### TRECHO PARA LEITURA
● ● ● ● ●

CONJUNTURA INTERNACIONAL

Trump segue reforçando discurso que levou à invasão do Capitólio, diz analista

Três anos após ataques em Washington, professor Carlos Gustavo Poggio analisa seus efeitos políticos na corrida americana e compara com as consequências do 8 de janeiro no Brasil

Em 6 de janeiro de 2021, uma multidão invadiu o Capitólio, sede do Legislativo dos EUA  -  (crédito: REUTERS/Shannon Stapleton)
Em 6 de janeiro de 2021, uma multidão invadiu o Capitólio, sede do Legislativo dos EUA - (crédito: REUTERS/Shannon Stapleton)
Multidão com bandeiras dos EUA em frente a estrutura externa do Capitólio
REUTERS/Shannon Stapleton
Em 6 de janeiro de 2021, uma multidão invadiu o Capitólio, sede do Legislativo dos EUA

Este 6 de janeiro marca o aniversário de três anos da invasão do Capitólio, em Washington, por apoiadores do então presidente americano Donald Trump, inconformados com sua derrota na tentativa de reeleição.

Dois dias depois, o Brasil lembra o primeiro ano após os eventos de 8 de janeiro de 2023, quando apoiadores do ex-presidente Jair Bolsonaro, também descontentes com sua derrota nas urnas, invadiram e depredaram prédios do governo na Praça dos Três Poderes, em Brasília.

Apesar das semelhanças entre os dois episódios, Estados Unidos e Brasil ainda lidam com suas consequências de maneira diferente, aponta o analista Carlos Gustavo Poggio, especialista em relações Brasil-EUA e professor de Relações Internacionais do Berea College, no Estado americano do Kentucky.

Em entrevista à BBC News Brasil, Poggio afirma que, passados três anos da invasão de 6 de janeiro de 2021, os Estados Unidos veem uma queda na qualidade de sua democracia.

Nos Estados Unidos, conforme o professor, “a esperança para tentar recuperar um pouco a confiança nas normas democráticas e a saúde da democracia norte-americana foi perdida” no momento em que o Senado inocentou Trump em seu segundo processo de impeachment, instaurado após a invasão e poucos dias antes do fim de seu mandato.

Já no Brasil houve uma reação muito mais forte das instituições após o 8 de janeiro, “visto com um certo horror, inclusive por bolsonaristas”, segundo o analista.

Pessoas acusadas de participar das invasões foram presas e condenadas nos dois países, e tanto Trump quanto Bolsonaro foram alvo de investigações na Justiça. Mas, até agora, os dois ex-presidentes tiveram destinos distintos.

No Brasil, Bolsonaro está inelegível até 2030, fruto de decisão do Tribunal Superior Eleitoral (TSE) relacionada não ao 8 de janeiro, mas sim a uma reunião com diplomatas estrangeiros em julho de 2022, na qual o então presidente divulgou notícias falsas sobre a segurança das urnas eletrônicas.

● ● ● ● ●

### TAREFA
Na reportagem sobre a invasão do Capitólio, em que instituição Carlos Gustavo Poggio é professor de Relações Internacionais?

Trechos de um conjunto de dados espaciais:
● ● ● ● ●

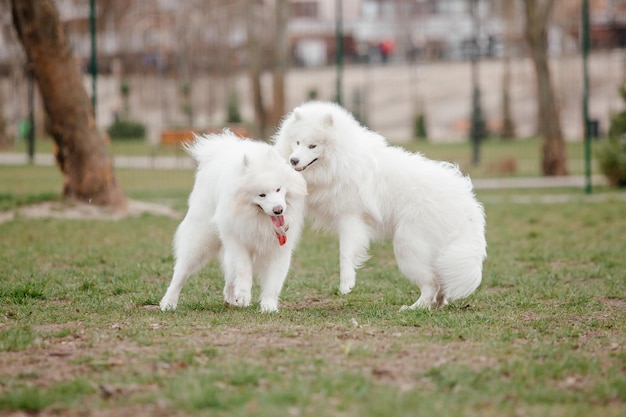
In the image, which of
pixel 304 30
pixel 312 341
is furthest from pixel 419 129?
pixel 312 341

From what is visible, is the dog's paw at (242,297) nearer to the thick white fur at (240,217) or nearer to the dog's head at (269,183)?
the thick white fur at (240,217)

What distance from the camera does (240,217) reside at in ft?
23.0

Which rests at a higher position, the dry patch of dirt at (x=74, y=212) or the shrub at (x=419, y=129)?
the shrub at (x=419, y=129)

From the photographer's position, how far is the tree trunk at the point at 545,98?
66.0 feet

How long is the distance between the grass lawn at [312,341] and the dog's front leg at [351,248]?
0.26 metres

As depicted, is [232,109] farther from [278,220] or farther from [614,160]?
[278,220]

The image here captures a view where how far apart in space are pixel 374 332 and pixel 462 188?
1.82 meters

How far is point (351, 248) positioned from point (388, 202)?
1.56 ft

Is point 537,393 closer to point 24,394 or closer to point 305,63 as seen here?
point 24,394

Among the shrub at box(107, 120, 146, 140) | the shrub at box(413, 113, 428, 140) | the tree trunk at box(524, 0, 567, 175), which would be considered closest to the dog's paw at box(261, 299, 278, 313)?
the tree trunk at box(524, 0, 567, 175)

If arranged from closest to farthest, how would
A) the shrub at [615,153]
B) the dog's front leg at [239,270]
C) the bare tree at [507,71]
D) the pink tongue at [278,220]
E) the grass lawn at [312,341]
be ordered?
the grass lawn at [312,341] < the pink tongue at [278,220] < the dog's front leg at [239,270] < the shrub at [615,153] < the bare tree at [507,71]

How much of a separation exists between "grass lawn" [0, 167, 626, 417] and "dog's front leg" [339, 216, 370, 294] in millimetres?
263

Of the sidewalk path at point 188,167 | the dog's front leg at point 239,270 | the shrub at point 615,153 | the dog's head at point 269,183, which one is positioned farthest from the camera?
the sidewalk path at point 188,167

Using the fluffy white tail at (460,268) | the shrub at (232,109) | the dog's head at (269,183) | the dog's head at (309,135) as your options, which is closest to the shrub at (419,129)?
the shrub at (232,109)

● ● ● ● ●

### RESPOSTA À TAREFA
No Berea College, no Estado americano do Kentucky.